Hell yeah, Garrison

| Posted by Emily on 19 June 2006 - 10:42am
A recent flurry of press around the new Prairie Home Companion movie, and Garrison Keillor in particular, brought me back to Keillor's January takedown of Bernard-Henri Levy in the New York Times. Keillor was reviewing Levy's new book, which in turn is based on an Atlantic Monthly series in which Levy tours and gawks at American culture and history, "in the spirit of Tocqueville." It is an execrable book, managing to be simultaneously inane, self-obsessed, and pretentious. Let me spell it out: if a Livejournal and the Jerry Springer show had a baby and hired Tom Wolfe as their nanny, that poor child would grow up to be Bernard-Henri Levy's American Vertigo: Traveling America in the Footsteps of Tocqueville. But Keillor does a more thorough job of disembowelment than I could hope to accomplish:
And what's with the flurries of rhetorical questions? Is this how the French talk or is it something they save for books about America? "What is a Republican? What distinguishes a Republican in the America of today from a Democrat?" Lévy writes, like a student padding out a term paper. "What does this experience tell us?" he writes about the Mall of America. "What do we learn about American civilization from this mausoleum of merchandise, this funeral accumulation of false goods and nondesires in this end-of-the-world setting?
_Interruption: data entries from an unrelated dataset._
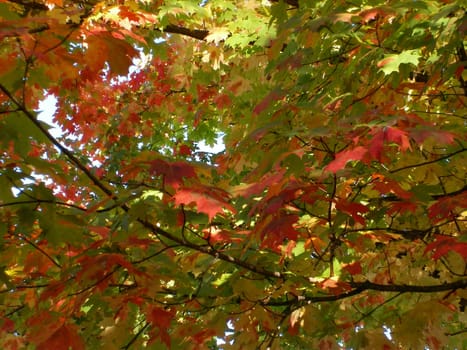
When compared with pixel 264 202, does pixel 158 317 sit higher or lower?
lower

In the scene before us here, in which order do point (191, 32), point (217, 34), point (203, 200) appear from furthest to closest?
1. point (191, 32)
2. point (217, 34)
3. point (203, 200)

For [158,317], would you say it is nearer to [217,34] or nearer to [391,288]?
[391,288]

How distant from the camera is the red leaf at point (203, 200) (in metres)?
1.72

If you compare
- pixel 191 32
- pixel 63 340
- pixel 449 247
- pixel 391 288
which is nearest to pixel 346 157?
pixel 449 247

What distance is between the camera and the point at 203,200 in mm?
1783

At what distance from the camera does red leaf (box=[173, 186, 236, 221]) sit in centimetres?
172

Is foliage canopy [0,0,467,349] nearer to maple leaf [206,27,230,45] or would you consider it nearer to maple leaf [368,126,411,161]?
maple leaf [368,126,411,161]

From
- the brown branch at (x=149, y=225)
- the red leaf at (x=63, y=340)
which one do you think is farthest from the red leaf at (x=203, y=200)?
the red leaf at (x=63, y=340)

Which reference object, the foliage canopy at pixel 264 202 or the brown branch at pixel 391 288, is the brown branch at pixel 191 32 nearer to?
the foliage canopy at pixel 264 202

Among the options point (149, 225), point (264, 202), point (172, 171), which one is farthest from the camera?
point (149, 225)

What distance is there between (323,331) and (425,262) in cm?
103

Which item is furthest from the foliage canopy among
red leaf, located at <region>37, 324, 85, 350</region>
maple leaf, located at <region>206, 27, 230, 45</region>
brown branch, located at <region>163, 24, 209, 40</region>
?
brown branch, located at <region>163, 24, 209, 40</region>

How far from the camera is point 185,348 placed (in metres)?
2.48

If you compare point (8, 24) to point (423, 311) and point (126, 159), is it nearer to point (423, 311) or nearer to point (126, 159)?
point (423, 311)
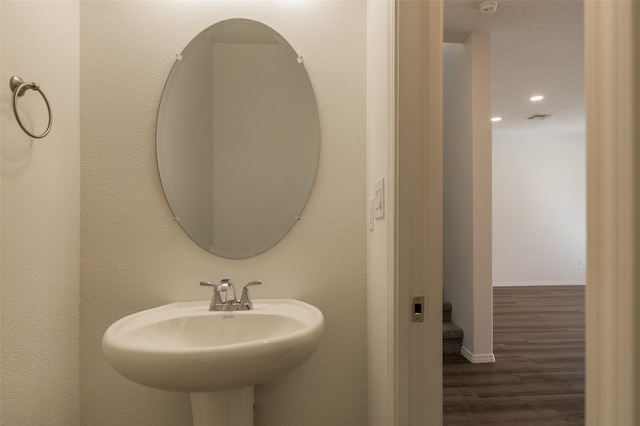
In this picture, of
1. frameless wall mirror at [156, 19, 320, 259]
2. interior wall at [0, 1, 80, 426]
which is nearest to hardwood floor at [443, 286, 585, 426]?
frameless wall mirror at [156, 19, 320, 259]

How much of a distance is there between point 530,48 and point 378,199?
2.66 meters

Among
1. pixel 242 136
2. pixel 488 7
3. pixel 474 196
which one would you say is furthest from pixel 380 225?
pixel 488 7

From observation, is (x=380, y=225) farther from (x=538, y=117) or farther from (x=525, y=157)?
(x=525, y=157)

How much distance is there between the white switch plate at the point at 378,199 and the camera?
3.42 feet

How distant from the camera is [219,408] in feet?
3.26

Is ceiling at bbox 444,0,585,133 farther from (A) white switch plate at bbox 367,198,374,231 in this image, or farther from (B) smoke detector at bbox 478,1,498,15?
(A) white switch plate at bbox 367,198,374,231

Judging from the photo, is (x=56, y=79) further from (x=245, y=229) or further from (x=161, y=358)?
(x=161, y=358)

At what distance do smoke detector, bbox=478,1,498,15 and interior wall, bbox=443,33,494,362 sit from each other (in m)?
0.27

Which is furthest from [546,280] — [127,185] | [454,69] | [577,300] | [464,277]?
[127,185]

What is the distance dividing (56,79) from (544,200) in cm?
645

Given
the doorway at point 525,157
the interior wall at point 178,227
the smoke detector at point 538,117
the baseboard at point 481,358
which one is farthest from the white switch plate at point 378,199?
the smoke detector at point 538,117

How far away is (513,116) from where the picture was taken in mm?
4801

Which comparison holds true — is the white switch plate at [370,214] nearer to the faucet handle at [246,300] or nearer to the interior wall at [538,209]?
the faucet handle at [246,300]

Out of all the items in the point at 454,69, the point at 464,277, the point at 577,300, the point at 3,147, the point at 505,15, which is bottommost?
the point at 577,300
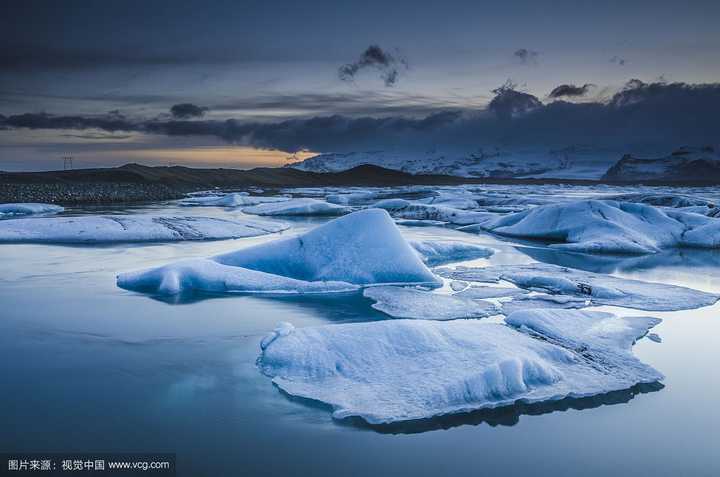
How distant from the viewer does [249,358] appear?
4.04 meters

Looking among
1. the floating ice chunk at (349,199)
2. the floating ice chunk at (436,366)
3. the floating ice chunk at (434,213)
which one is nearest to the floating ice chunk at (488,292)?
the floating ice chunk at (436,366)

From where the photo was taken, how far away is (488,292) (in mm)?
6297

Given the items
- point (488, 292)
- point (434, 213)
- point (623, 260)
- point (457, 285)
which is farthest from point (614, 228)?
point (434, 213)

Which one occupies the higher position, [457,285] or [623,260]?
[457,285]

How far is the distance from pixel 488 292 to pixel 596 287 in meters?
1.27

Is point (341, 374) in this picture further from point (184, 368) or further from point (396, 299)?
point (396, 299)

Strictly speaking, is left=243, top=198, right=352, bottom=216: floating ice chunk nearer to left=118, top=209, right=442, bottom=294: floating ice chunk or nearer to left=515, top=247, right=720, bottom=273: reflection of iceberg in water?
left=515, top=247, right=720, bottom=273: reflection of iceberg in water

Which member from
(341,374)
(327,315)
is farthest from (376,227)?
(341,374)

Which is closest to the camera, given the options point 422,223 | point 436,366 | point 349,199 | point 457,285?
point 436,366

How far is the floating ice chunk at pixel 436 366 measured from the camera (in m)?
3.18

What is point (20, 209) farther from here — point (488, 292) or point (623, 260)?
point (623, 260)

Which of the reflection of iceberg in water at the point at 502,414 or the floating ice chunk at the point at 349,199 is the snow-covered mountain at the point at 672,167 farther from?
the reflection of iceberg in water at the point at 502,414

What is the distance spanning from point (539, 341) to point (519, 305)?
5.21 ft

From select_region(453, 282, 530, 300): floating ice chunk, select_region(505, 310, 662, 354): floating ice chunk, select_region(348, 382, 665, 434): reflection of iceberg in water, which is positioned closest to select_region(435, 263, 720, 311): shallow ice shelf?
select_region(453, 282, 530, 300): floating ice chunk
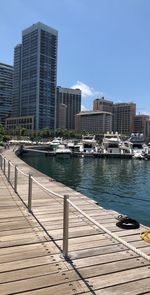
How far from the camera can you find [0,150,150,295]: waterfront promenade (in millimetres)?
5062

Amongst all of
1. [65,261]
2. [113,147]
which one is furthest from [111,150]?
[65,261]

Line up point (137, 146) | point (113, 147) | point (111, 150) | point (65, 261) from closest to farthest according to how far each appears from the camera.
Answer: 1. point (65, 261)
2. point (111, 150)
3. point (113, 147)
4. point (137, 146)

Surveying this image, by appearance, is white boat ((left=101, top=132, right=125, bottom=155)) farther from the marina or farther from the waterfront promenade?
the waterfront promenade

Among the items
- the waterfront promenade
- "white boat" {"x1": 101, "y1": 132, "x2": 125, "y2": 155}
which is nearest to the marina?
"white boat" {"x1": 101, "y1": 132, "x2": 125, "y2": 155}

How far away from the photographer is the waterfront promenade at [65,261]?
5062 mm

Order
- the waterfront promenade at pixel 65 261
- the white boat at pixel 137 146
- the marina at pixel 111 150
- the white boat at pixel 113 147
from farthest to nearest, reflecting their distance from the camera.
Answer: the white boat at pixel 137 146
the white boat at pixel 113 147
the marina at pixel 111 150
the waterfront promenade at pixel 65 261

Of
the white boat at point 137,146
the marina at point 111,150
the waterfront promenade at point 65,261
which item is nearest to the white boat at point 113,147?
the marina at point 111,150

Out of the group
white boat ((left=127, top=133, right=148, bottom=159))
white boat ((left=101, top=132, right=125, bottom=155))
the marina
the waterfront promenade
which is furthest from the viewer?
white boat ((left=127, top=133, right=148, bottom=159))

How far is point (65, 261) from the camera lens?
6.05 metres

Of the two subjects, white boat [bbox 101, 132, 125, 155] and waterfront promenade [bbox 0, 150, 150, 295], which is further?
white boat [bbox 101, 132, 125, 155]

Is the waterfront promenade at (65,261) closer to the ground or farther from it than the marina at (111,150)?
closer to the ground

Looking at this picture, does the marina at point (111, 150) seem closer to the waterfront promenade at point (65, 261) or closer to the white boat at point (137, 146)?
the white boat at point (137, 146)

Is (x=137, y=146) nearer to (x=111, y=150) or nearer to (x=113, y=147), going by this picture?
(x=113, y=147)

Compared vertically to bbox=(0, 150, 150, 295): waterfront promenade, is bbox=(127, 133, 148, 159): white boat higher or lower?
higher
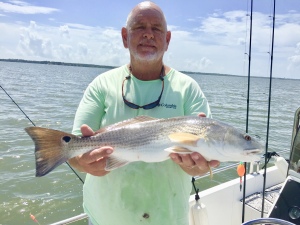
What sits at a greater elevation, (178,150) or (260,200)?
(178,150)

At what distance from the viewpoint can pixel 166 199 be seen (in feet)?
8.03

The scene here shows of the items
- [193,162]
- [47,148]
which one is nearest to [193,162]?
[193,162]

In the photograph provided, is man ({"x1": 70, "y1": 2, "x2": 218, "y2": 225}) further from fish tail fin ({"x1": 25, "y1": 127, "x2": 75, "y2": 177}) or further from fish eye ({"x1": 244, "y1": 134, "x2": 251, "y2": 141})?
fish eye ({"x1": 244, "y1": 134, "x2": 251, "y2": 141})

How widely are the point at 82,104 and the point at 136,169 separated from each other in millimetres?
683

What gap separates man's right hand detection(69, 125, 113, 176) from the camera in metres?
2.29

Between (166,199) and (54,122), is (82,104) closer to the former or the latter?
(166,199)

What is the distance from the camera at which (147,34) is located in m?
2.55

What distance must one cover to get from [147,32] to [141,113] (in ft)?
2.19

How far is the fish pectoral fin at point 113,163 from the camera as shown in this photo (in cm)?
231

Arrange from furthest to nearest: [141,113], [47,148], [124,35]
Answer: [124,35]
[141,113]
[47,148]

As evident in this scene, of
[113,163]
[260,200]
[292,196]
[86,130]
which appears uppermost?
[86,130]

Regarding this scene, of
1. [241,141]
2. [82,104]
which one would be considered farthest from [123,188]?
[241,141]

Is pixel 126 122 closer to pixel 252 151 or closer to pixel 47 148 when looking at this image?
pixel 47 148

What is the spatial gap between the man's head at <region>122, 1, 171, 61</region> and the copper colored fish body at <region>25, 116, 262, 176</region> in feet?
1.84
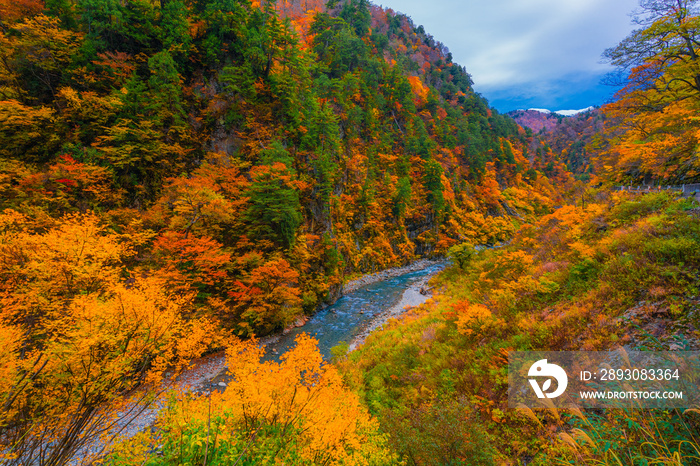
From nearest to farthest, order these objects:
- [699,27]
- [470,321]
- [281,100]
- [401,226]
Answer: [699,27] → [470,321] → [281,100] → [401,226]

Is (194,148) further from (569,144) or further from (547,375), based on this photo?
(569,144)

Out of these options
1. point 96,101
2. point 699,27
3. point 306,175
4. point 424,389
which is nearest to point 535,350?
point 424,389

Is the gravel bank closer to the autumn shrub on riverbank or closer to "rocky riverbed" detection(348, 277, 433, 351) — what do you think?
"rocky riverbed" detection(348, 277, 433, 351)

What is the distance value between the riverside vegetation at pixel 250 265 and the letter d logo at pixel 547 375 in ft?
2.11

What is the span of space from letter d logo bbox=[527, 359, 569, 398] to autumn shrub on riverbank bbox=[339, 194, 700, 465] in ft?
Answer: 1.48

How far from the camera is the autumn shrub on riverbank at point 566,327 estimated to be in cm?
445

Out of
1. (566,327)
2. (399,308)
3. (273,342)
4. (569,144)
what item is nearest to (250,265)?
(273,342)

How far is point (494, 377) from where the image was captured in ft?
22.5

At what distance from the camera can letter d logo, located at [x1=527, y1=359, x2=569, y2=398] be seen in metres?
4.95

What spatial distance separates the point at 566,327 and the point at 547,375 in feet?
5.09

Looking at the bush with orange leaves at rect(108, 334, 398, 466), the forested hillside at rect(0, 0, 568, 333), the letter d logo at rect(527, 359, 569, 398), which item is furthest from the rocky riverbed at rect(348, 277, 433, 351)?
the letter d logo at rect(527, 359, 569, 398)

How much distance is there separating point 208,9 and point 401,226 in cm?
3242

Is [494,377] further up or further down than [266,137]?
further down

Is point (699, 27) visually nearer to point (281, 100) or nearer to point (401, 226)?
point (281, 100)
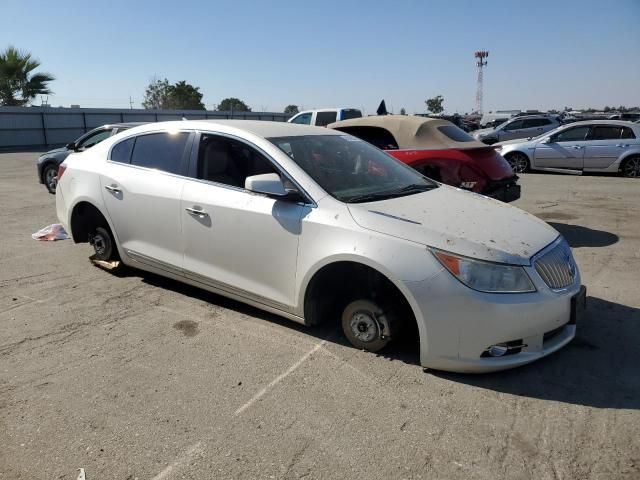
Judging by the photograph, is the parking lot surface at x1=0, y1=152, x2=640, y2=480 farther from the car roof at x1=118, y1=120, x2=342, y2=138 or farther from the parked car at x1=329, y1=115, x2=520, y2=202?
the parked car at x1=329, y1=115, x2=520, y2=202

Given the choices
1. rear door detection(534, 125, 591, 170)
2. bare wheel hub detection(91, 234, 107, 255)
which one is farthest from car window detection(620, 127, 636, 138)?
bare wheel hub detection(91, 234, 107, 255)

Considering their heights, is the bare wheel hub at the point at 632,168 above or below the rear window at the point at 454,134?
below

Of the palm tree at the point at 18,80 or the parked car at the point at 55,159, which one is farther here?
the palm tree at the point at 18,80

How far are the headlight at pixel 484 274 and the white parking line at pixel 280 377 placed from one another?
1185 millimetres

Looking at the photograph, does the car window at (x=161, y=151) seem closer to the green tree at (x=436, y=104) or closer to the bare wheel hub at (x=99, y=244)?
the bare wheel hub at (x=99, y=244)

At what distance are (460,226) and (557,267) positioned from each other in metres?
0.69

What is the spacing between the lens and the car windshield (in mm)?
3881

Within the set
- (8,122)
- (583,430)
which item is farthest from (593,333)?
(8,122)

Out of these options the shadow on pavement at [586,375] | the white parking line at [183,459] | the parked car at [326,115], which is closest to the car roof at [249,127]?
the shadow on pavement at [586,375]

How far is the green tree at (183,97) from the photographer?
54.3m

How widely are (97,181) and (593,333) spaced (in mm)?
4570

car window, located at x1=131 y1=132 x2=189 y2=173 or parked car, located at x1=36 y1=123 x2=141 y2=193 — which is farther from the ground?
car window, located at x1=131 y1=132 x2=189 y2=173

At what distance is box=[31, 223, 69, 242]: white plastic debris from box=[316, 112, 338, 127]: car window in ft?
31.6

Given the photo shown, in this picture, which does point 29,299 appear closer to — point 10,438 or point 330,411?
point 10,438
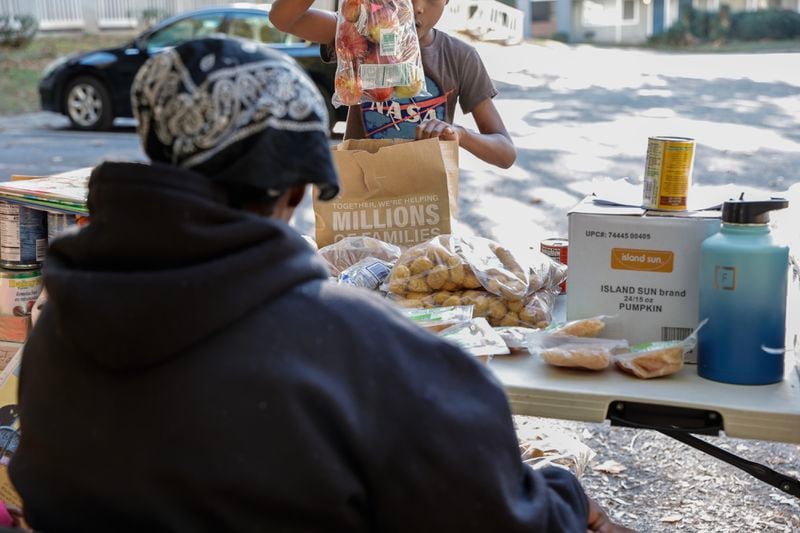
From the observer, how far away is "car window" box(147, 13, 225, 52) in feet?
37.0

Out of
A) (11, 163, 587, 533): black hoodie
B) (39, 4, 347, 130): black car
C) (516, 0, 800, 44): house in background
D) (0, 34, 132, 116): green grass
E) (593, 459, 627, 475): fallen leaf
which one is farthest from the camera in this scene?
(516, 0, 800, 44): house in background

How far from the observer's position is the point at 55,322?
1290 mm

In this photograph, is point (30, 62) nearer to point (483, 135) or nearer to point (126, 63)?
point (126, 63)

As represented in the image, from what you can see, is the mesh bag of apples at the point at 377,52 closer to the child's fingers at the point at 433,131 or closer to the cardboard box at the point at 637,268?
the child's fingers at the point at 433,131

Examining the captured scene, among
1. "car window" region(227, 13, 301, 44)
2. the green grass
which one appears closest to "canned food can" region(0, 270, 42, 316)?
"car window" region(227, 13, 301, 44)

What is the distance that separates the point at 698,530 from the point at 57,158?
8.39 m

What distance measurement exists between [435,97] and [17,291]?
4.41ft

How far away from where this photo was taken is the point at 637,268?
6.72 ft

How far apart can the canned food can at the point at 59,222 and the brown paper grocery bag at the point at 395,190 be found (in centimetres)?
66

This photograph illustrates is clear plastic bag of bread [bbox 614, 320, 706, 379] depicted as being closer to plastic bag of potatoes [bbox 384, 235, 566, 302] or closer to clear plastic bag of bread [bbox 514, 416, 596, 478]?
plastic bag of potatoes [bbox 384, 235, 566, 302]

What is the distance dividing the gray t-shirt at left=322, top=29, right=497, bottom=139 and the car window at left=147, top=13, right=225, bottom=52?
8.51m

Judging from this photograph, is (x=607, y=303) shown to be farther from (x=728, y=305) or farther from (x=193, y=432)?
(x=193, y=432)

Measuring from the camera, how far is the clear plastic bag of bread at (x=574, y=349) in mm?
1956

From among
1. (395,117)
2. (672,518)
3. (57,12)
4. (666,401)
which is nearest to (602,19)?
(57,12)
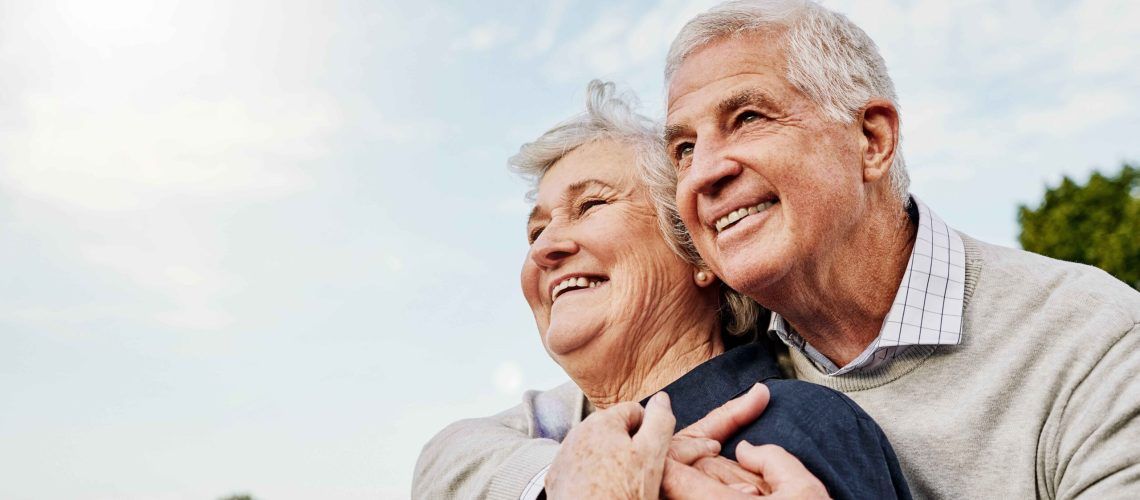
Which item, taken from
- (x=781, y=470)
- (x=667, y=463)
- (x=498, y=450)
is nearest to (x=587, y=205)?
(x=498, y=450)

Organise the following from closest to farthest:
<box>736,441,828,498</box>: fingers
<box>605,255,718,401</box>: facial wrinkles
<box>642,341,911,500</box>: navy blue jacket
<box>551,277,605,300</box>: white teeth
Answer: <box>736,441,828,498</box>: fingers < <box>642,341,911,500</box>: navy blue jacket < <box>605,255,718,401</box>: facial wrinkles < <box>551,277,605,300</box>: white teeth

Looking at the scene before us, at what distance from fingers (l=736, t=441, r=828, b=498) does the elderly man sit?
818mm

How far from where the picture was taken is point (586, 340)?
3.26m

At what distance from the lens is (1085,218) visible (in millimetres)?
26312

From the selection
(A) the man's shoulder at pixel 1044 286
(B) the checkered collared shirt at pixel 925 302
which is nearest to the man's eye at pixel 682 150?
(B) the checkered collared shirt at pixel 925 302

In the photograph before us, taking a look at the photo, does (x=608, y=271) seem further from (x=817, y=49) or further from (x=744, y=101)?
(x=817, y=49)

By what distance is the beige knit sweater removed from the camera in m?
2.31

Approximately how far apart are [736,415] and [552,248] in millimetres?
1397

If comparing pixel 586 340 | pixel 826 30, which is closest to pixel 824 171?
pixel 826 30

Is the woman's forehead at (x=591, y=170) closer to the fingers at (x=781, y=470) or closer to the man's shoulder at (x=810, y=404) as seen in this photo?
the man's shoulder at (x=810, y=404)

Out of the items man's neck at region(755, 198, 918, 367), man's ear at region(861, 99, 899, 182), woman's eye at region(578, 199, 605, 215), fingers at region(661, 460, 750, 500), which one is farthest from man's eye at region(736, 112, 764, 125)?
fingers at region(661, 460, 750, 500)

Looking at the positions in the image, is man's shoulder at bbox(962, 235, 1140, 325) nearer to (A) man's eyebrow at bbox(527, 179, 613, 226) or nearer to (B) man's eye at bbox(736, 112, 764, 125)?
(B) man's eye at bbox(736, 112, 764, 125)

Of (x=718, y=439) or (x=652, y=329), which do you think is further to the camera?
(x=652, y=329)

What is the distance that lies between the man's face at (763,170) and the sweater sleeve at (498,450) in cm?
85
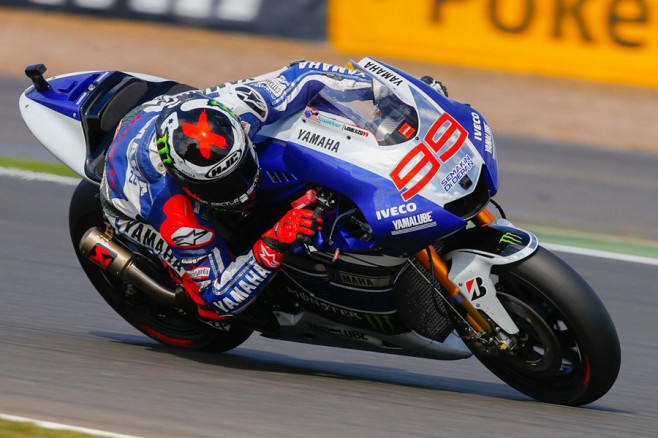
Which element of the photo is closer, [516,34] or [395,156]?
[395,156]

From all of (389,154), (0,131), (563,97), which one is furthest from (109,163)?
(563,97)

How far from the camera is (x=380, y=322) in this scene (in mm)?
4980

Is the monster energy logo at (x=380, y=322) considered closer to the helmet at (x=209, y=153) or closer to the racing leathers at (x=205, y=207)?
the racing leathers at (x=205, y=207)

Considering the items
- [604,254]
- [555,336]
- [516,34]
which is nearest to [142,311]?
[555,336]

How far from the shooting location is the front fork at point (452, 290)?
4656 mm

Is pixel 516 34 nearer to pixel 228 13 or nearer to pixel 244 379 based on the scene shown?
pixel 228 13

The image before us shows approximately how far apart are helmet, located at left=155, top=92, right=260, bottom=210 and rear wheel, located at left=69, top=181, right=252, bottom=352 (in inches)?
41.4

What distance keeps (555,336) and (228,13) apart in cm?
1011

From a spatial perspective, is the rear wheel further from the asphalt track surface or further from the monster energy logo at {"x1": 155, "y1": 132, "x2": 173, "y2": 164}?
the monster energy logo at {"x1": 155, "y1": 132, "x2": 173, "y2": 164}

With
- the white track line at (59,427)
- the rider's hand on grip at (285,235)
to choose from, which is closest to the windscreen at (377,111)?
the rider's hand on grip at (285,235)

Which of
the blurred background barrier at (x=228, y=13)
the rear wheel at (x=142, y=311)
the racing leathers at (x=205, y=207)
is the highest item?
the racing leathers at (x=205, y=207)

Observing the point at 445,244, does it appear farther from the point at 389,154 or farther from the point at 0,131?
the point at 0,131

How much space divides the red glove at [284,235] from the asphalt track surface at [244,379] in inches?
21.2

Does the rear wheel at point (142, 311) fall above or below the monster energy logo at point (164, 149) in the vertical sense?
below
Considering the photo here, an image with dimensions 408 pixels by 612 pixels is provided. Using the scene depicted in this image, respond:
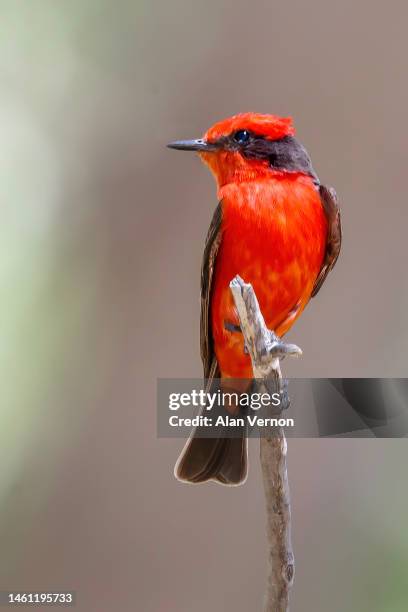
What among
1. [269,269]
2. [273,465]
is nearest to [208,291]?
[269,269]

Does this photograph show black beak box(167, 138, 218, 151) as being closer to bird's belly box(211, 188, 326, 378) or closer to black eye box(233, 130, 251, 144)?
black eye box(233, 130, 251, 144)

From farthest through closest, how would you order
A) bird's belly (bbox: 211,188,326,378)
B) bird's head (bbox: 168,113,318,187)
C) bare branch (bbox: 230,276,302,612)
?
bird's head (bbox: 168,113,318,187)
bird's belly (bbox: 211,188,326,378)
bare branch (bbox: 230,276,302,612)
What is the effect on the Americans of today of this confined space, this aquarium, where only a semblance of life seems to subsist?" And what is one to make of the series of questions - 20 in a row - about Hillary Clinton, in which Lévy implies she is seeking the White House to erase the shame of the Lewinsky affair? Was Lévy aware of the game 20 Questions, commonly played on long car trips in America? Are we to read this passage as a metaphor of American restlessness? Does he understand how irritating this is? Does he? Do you? May I stop now?
I encourage you to read the rest, especially if you (like me), considered canceling your Atlantic subscription while Levy's series ran. It'll give you closure, I promise.

UPDATE: As I was writing this, Matt was writing an almost identical post, except he expands the circle of hate to include not only Bernard-Henri but also Christopher Hitchens, who got pissy at Garrison for his snarky review. DRA-MA! Well worth the read.